По истечении необходимого для получения разведданных времени я шёл докладывать майору о результатах разведки, причём так удачно фантазировал – мозг отогревался, – что Перцев только диву давался, как я могу на холоде придумывать такие складные донесения. И всё же раз он меня «засёк». На последнем выходе, когда снег уже сходил, но морозило по утрам порядком, я, соблазнённый аппетитным видом мороженной свеклы, лежавшей в буртах, решил набить живот этим лакомством – и сладко, и красиво: то шафранная, то снежно белая, то розоватая, хрустящая от морозных игл сладковатая мякоть свеклы казалась леденцами. После, правда, оставалась горечь во рту и возмущался желудок. Тогда-то я и испортил свой живот. Так вот, набрав в карманы «леденцов», я двинулся к деду и тут был захвачен с поличным майором, который на этот раз сам пошёл в «дальний поиск». Была прочитана мораль о примерности поведения командира отделения, о дискредитации подобными поступками своего «высокого» командирского звания, пообещаны всевозможные кары, вытряхнуты карманы, и я выставлен за дверь с испорченным настроением и урчащим брюхом. Потом я узнал: майор воспользовался моей свеклой, забрав домой. Здорово! (...)
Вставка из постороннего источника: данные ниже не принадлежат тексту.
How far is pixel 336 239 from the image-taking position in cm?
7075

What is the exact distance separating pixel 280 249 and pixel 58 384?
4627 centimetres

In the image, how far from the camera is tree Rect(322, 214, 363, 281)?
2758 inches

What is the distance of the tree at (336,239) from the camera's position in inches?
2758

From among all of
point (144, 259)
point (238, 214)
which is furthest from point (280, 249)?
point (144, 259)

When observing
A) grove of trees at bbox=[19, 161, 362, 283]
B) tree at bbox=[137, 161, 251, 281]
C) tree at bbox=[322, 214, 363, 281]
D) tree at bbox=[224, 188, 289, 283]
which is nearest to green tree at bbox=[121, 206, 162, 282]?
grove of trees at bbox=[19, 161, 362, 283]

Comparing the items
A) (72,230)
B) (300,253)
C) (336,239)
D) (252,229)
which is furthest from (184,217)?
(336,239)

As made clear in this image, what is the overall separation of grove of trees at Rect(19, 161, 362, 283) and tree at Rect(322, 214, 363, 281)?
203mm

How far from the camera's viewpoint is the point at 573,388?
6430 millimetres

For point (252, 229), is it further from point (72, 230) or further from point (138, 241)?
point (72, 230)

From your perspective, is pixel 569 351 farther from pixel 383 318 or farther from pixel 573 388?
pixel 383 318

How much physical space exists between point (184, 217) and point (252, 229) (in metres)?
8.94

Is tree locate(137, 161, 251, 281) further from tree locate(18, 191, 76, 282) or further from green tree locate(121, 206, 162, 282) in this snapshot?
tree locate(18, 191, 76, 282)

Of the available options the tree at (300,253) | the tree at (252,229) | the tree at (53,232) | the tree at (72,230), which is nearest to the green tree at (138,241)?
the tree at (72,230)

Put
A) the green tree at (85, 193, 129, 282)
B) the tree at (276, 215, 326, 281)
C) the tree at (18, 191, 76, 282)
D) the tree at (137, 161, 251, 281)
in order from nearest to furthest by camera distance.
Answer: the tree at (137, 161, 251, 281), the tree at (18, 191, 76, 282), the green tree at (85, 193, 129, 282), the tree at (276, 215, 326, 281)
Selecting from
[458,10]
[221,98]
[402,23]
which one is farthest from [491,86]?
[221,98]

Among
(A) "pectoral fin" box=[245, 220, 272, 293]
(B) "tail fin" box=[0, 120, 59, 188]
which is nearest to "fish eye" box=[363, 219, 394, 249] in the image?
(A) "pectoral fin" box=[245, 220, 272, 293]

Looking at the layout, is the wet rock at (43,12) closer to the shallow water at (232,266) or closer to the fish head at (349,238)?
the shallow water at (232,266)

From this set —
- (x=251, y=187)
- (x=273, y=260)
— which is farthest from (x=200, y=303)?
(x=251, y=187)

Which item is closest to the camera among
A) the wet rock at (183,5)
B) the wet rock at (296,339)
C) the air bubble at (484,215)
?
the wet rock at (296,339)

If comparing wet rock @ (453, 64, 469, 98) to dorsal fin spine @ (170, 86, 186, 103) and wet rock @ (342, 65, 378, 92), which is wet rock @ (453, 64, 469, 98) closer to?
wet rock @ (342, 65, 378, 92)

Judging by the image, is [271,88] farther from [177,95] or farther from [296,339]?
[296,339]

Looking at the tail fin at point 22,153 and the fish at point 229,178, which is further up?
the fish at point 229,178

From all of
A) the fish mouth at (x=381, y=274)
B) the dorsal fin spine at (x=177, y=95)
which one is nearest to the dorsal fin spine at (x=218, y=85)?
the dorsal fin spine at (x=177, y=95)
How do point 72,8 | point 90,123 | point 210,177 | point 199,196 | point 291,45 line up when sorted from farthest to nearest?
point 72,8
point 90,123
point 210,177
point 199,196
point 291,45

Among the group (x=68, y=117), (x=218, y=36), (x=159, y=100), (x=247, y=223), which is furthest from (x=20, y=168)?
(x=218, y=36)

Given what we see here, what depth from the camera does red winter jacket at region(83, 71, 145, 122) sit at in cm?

Незадолго перед моим командирством, в середине января, ботинки мои решили развалиться, и мне дали взамен тесные и с форточкой над большим пальцем. Когда я ночью стоял (вернее, бегал!) на посту, прислушиваясь к визгу снега и потрескиванию деревьев (градусов 35 мороза было), мои ноги в одной портянке, даже без газеты из-за тесноты, настолько замерзли, что я не чувствовал пальцев значительное время даже после растирания снегом, зато, когда почувствовал, то уж не мог натянуть ботинки. Валенок на мою ногу не оказалось. В санчасти весьма здраво рассудили, что только в соответствующей обуви я могу нести караульную службу, о чём дали записку. А так как таковой обуви не оказалось, то меня и отправили в казарму. Целый день осады завхоза принес мне мои старые ботинки, починенные по мере возможности.
Вообще ноги (вернее, обувь) – моё несчастье. Только придя в училище, я получил ботинки, которыми так натёр себе щиколотки, что месяц ходил в одной тапке и в одном ботинке, поочередно меняя обувь по мере заживления и истирания ног, чем вводил в смущение наших командиров, когда они хотели пересчитать по сапогам строй. Нечётное количество ботинок, да и только! Потом привыкли.